Since January 2020, the world has changed dramatically with the emergence and subsequent spread of COVID-19.  In such a short space of time, this invisible enemy has forced more than 80% of the world’s population to work from home (WFH).  This is proving to be both a logistical and budgetary nightmare for IT departments and companies of all sizes. However, for cyber “villains,” it’s like Christmas every day.  Social engineering has become the number one attack vector across the current digital landscape. This attack vector allows for phishing attacks that can result in data harvesting, malware, and ransomware deployment, and it will ultimately lead to more concentrated and time-consuming spear phishing attacks. Spear phishing attacks are often high risk but when planned and executed correctly, combined with a hasty click of a mouse, they result in higher reward…Don’t be the next statistic. The F.B.I estimates that $26 Billion has been lost between 2016-2019 due to targeted spear phishing attacks (www.ic3.gov).

Thankfully, there’s a back-up team. IT departments and cyber security professionals worldwide manage their cyber security by securing endpoints, monitoring VPN and Patch management and cloud security, and implementing guidance and protocols for managing and securing sensitive company information outside the estate. However, they only offer training and suggested reading material for the greatest risk of all… the human.

Now, let’s take a quick pause.  In order to succeed with any of these attacks, the attacker needs that unwilling partner, aka an everyday person like you.  This is not new. This has always been the case, but now it is just on a much larger, more focused stage, a world stage, if you will.  They are all built around the attacker’s ability to “social engineer” his victim.  Unfortunately, COVID-19 just provided the attackers with a mouth-watering menu of options for their delivery system.  From content related to Stimulus checks, information about Medicare fraud, home test kits to COVID-19 related fake domains, and associated charity scams… Put simply, social engineering succeeds because it exploits human weaknesses that affect all of us: fear, kindness, curiosity, pressure, our willingness to please… Everyone should be aware of the warning signs.
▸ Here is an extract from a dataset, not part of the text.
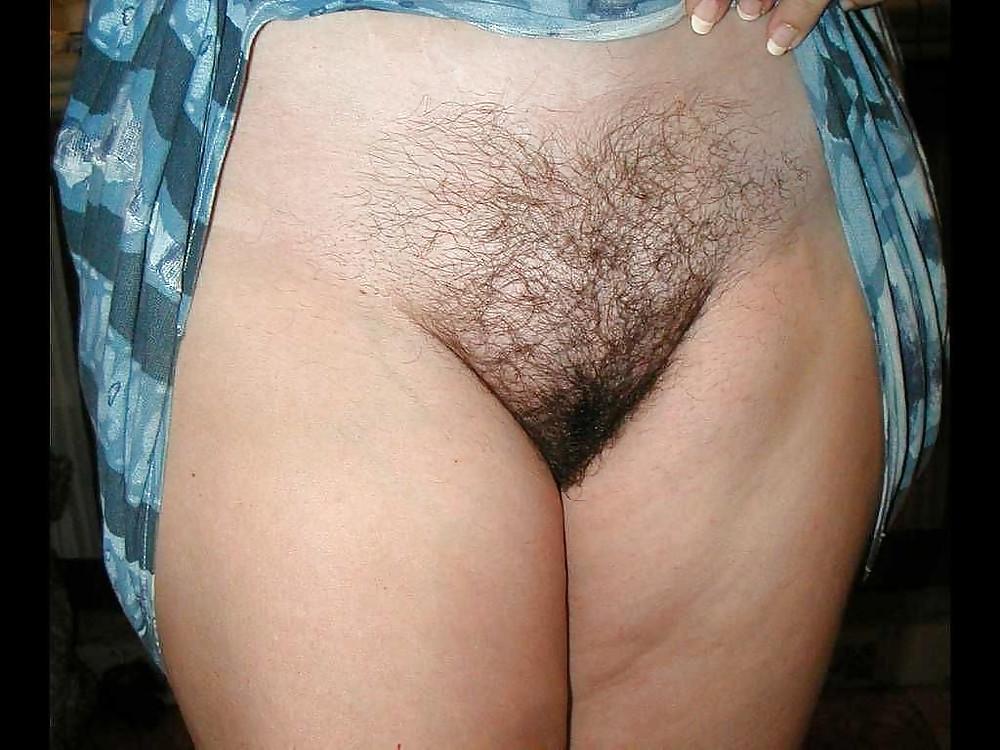 25P Hairy Amateurs Part 2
The attacks generally take the form of these four main approaches;

• Authority – we think the approach has been made from someone or something we believe we should trust, like a government office.
• Urgency – the approach is made with some level of time sensitivity attached to it- your CEO is asking for the link and password for the meeting they are late for.
• Emotion - the approach plays on current levels of fear, anxiety, hopefulness, curiosity or panic, like a cure being found for a virus
• Scarcity - the approach offers us something that is in short supply, a good deal and plays on our natural weakness of not wanting to miss out on something, like the last box of personal protective face masks (PPE) 

However, what is also clear is that these types of scenario will continue play out in a life after COVID-19, and it is this important takeaway that all senior executives responsible for cyber budgets and securing company assets and data should heed. Currently companies offer employee training and suggested reading materials to solve or reduce this risk factor.  Some even send fake malware to their employees in an email to test their ability to identify a phishing opportunity. These approaches offer some improvement to a company’s overall risk, however, eventually training wears off. We, the users, return to old habits. There needs to be a comprehensive strategy that guarantees success.
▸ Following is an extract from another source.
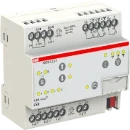 ABB Busch-Jaeger i-bus KNX Fan coil actor KNX 3-voudig DIN-rail 0V 2CDG110213R0011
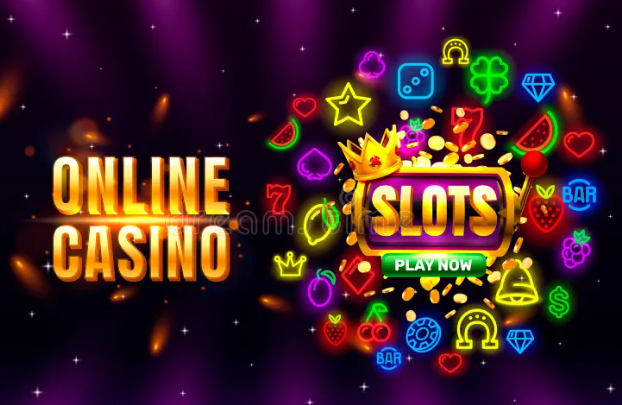 Provider Slot yang Paling Sering Bagi Maxwin: Rekomendasi Gacor 2025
Now, add into the mix that the attackers have the ability to harvest additional personal information during this enforced and unwelcome WFH initiative through social media use and their digital footprint.  Everyone is signing up for new tools, solutions and memberships in search of achieving total digital utopia... and, to be honest, out of boredom! 

Everyone’s browsing activity has massively increased as they search for everything from statistics on the virus spread to where to find and purchase toilet rolls.   Alongside this increased activity is everyone’s increased use of social media to not only find information but to stay engaged with family and friends. 

It is within this world of social media that attackers thrive when harvesting intelligence to mount their spear phishing attacks.  In times of crisis, people share more especially when factoring in isolation, the need to receive more increases and the willingness to accept and engage more ramps up. All this activity provides additional attack vectors for the attackers to engage in specific spear phishing attacks against not only you, but loved ones and individuals within your company. It is also the main information piece that cybersecurity professionals have almost no control over and is the most difficult to manage and police.

What companies immediately need to focus on during this crisis and beyond is the ability to merge current cyber security capability with increased scrutiny and social media Risk Assessments for employees and overall Corporate Risk for companies.  These Risk “health checks” should be conducted regularly in order to continuously monitor and where necessary reduce the individual and corporate risk these exposure points create. Being proactive in this space and blending this form of risk assessment into current and future strategies allows for better preparedness in times ahead.  Unfortunately, we will ultimately experience another COVID-19 scenario... but even without that, companies should immediately shore up these critical weaknesses to reduce risk across their entire estate.